The USAF is looking to make use of the Falcon Heavy to launch its Space Test Program 2 mission (STP-2), reports Bloomberg. The launch in June will actually happen before the military certifies the massive SpaceX rocket because the mission is reportedly only experimental.

If the Falcon Heavy is to be used for national security missions, it will still need to complete all of the validation processes that the government has in place for its satellite launches. The June launch will not only take the USAF satellite into orbit, but it will also be the first mission to demonstrate the Falcon Heavy's capabilities, including launching several satellites at once. The USAF will be the first paying customer to use the service along with Arabsat, Inmarsat and Viasat, which will also be making use of the extra room aboard the Heavy.

Spacex is expecting this year and 2019 to be a rather busy one. There are over 30 launches scheduled for 2018 alone. While most of them will be using the Falcon 9, the June USAF launch may not be the only Heavy launch.

SpaceX has been busy building rocket engines in anticipation of increased demand. A report by Next Big Future points out that at the current rate of production, the company has the capacity to make over 100 Falcon Heavy launches by 2020.

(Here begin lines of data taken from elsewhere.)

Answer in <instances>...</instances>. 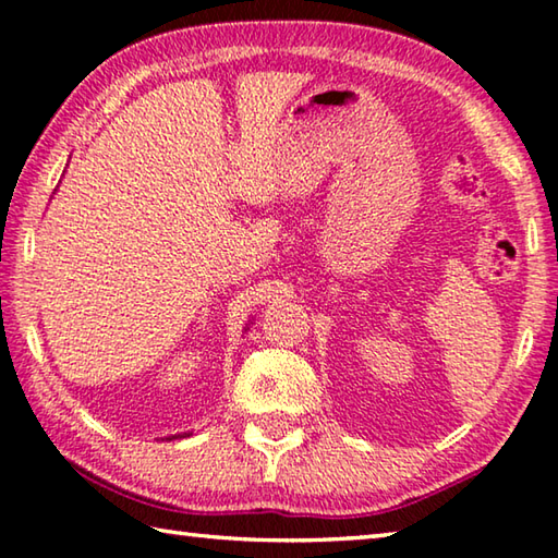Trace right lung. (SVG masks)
I'll return each mask as SVG.
<instances>
[{"label":"right lung","mask_w":558,"mask_h":558,"mask_svg":"<svg viewBox=\"0 0 558 558\" xmlns=\"http://www.w3.org/2000/svg\"><path fill=\"white\" fill-rule=\"evenodd\" d=\"M174 438H177V436H174Z\"/></svg>","instance_id":"obj_1"}]
</instances>
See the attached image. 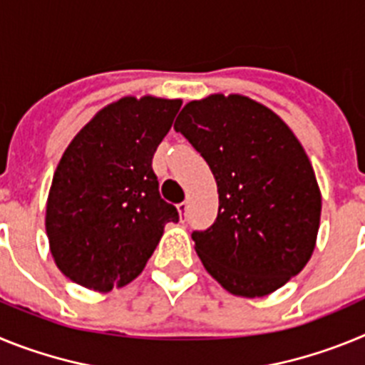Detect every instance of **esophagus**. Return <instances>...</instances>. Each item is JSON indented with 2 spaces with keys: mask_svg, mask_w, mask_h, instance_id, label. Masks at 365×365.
Segmentation results:
<instances>
[{
  "mask_svg": "<svg viewBox=\"0 0 365 365\" xmlns=\"http://www.w3.org/2000/svg\"><path fill=\"white\" fill-rule=\"evenodd\" d=\"M177 210H179L180 215H186V212H188V202L186 201L179 202V205H177Z\"/></svg>",
  "mask_w": 365,
  "mask_h": 365,
  "instance_id": "esophagus-1",
  "label": "esophagus"
}]
</instances>
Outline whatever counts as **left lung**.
I'll return each mask as SVG.
<instances>
[{
	"mask_svg": "<svg viewBox=\"0 0 365 365\" xmlns=\"http://www.w3.org/2000/svg\"><path fill=\"white\" fill-rule=\"evenodd\" d=\"M215 177L217 219L193 232L206 272L234 296L278 291L307 265L316 247L322 192L292 130L245 95L192 100L175 120Z\"/></svg>",
	"mask_w": 365,
	"mask_h": 365,
	"instance_id": "1",
	"label": "left lung"
}]
</instances>
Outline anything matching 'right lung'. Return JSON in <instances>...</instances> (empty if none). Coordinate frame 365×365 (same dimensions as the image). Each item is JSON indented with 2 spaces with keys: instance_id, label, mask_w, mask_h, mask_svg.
Segmentation results:
<instances>
[{
  "instance_id": "right-lung-1",
  "label": "right lung",
  "mask_w": 365,
  "mask_h": 365,
  "mask_svg": "<svg viewBox=\"0 0 365 365\" xmlns=\"http://www.w3.org/2000/svg\"><path fill=\"white\" fill-rule=\"evenodd\" d=\"M182 100L122 96L100 109L63 151L51 182L45 232L54 263L96 292L143 272L168 222L151 159Z\"/></svg>"
}]
</instances>
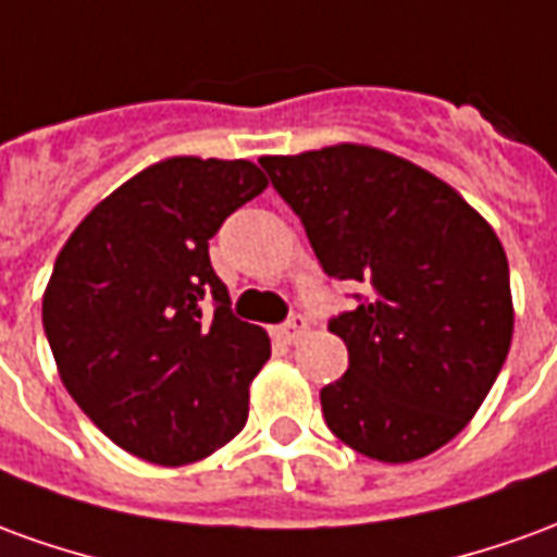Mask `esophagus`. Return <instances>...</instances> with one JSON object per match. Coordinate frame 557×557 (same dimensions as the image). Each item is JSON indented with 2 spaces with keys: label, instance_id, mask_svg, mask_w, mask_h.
I'll return each instance as SVG.
<instances>
[{
  "label": "esophagus",
  "instance_id": "34e87169",
  "mask_svg": "<svg viewBox=\"0 0 557 557\" xmlns=\"http://www.w3.org/2000/svg\"><path fill=\"white\" fill-rule=\"evenodd\" d=\"M307 327H310V322H307V319H304L301 313H295V315H289V319H286V322H283V325L277 327V334L283 339H286V343H295V339L307 334Z\"/></svg>",
  "mask_w": 557,
  "mask_h": 557
}]
</instances>
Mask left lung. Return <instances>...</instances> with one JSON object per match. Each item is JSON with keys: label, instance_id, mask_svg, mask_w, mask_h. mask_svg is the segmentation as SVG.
I'll use <instances>...</instances> for the list:
<instances>
[{"label": "left lung", "instance_id": "8db88e82", "mask_svg": "<svg viewBox=\"0 0 557 557\" xmlns=\"http://www.w3.org/2000/svg\"><path fill=\"white\" fill-rule=\"evenodd\" d=\"M327 277L361 283L327 327L349 370L322 387L327 430L379 462L435 454L466 430L513 337L507 256L450 184L382 148L262 158Z\"/></svg>", "mask_w": 557, "mask_h": 557}]
</instances>
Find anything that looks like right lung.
Masks as SVG:
<instances>
[{"mask_svg": "<svg viewBox=\"0 0 557 557\" xmlns=\"http://www.w3.org/2000/svg\"><path fill=\"white\" fill-rule=\"evenodd\" d=\"M265 187L250 160H160L55 256L44 334L62 385L127 454L187 466L244 430L271 339L232 313L208 238Z\"/></svg>", "mask_w": 557, "mask_h": 557, "instance_id": "right-lung-1", "label": "right lung"}]
</instances>
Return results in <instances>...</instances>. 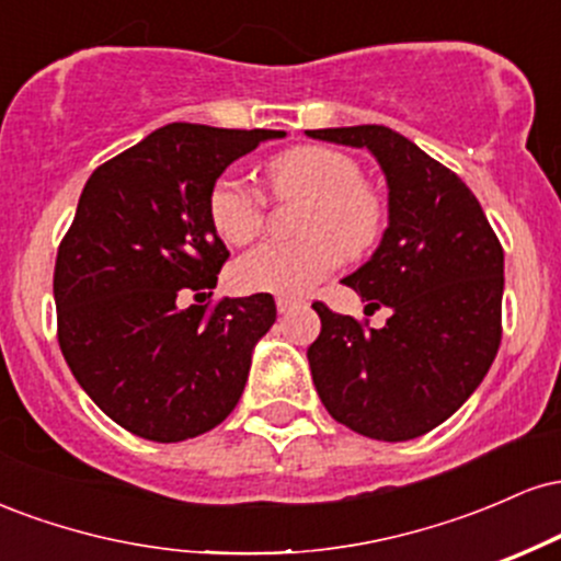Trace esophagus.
<instances>
[{"mask_svg":"<svg viewBox=\"0 0 561 561\" xmlns=\"http://www.w3.org/2000/svg\"><path fill=\"white\" fill-rule=\"evenodd\" d=\"M302 302L300 300H293V298H276V311L279 313H289L293 308H300Z\"/></svg>","mask_w":561,"mask_h":561,"instance_id":"34e87169","label":"esophagus"}]
</instances>
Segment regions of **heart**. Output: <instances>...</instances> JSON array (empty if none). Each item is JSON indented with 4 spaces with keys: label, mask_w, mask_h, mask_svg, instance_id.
Listing matches in <instances>:
<instances>
[{
    "label": "heart",
    "mask_w": 561,
    "mask_h": 561,
    "mask_svg": "<svg viewBox=\"0 0 561 561\" xmlns=\"http://www.w3.org/2000/svg\"><path fill=\"white\" fill-rule=\"evenodd\" d=\"M266 182L276 197H306L298 240L263 242L231 266V285L242 293H272L300 298L345 253H362L382 229V203L362 182V169L351 156L321 145H302L279 152L266 163ZM208 216L221 240L244 244L261 234L266 199L234 173L218 176L208 192Z\"/></svg>",
    "instance_id": "heart-1"
}]
</instances>
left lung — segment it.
Masks as SVG:
<instances>
[{
  "instance_id": "8db88e82",
  "label": "left lung",
  "mask_w": 561,
  "mask_h": 561,
  "mask_svg": "<svg viewBox=\"0 0 561 561\" xmlns=\"http://www.w3.org/2000/svg\"><path fill=\"white\" fill-rule=\"evenodd\" d=\"M308 137L366 147L388 179V229L345 276L382 330L313 302L321 332L308 364L327 411L353 433L411 440L478 390L501 343L504 250L478 197L454 171L388 126L313 128Z\"/></svg>"
}]
</instances>
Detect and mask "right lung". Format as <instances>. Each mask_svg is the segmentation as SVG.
Here are the masks:
<instances>
[{
	"mask_svg": "<svg viewBox=\"0 0 561 561\" xmlns=\"http://www.w3.org/2000/svg\"><path fill=\"white\" fill-rule=\"evenodd\" d=\"M272 128L169 124L102 163L79 197L55 263L60 351L87 396L128 433L179 443L221 424L276 321L274 298L210 295L229 259L208 216L227 165Z\"/></svg>",
	"mask_w": 561,
	"mask_h": 561,
	"instance_id": "right-lung-1",
	"label": "right lung"
}]
</instances>
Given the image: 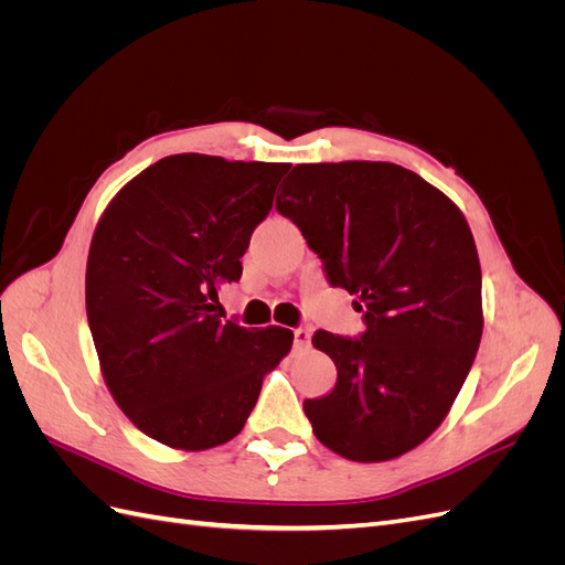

Elon Musk's company is reported to be building five engines per week and the factory's capacity can be expanded to about eight per week, about 400 engines a year. Every Falcon 9 rocket has 10 engines, nine for the first stage and one for the second stage. The Heavy has 28 engines: three Falcon 9 size boosters and one second stage engine.

SpaceX recovers all the boosters and only the single second stage engines do not get reused. With a third drone ship on the way to support Heavy launches, the company is gearing up for hectic activity in the coming year.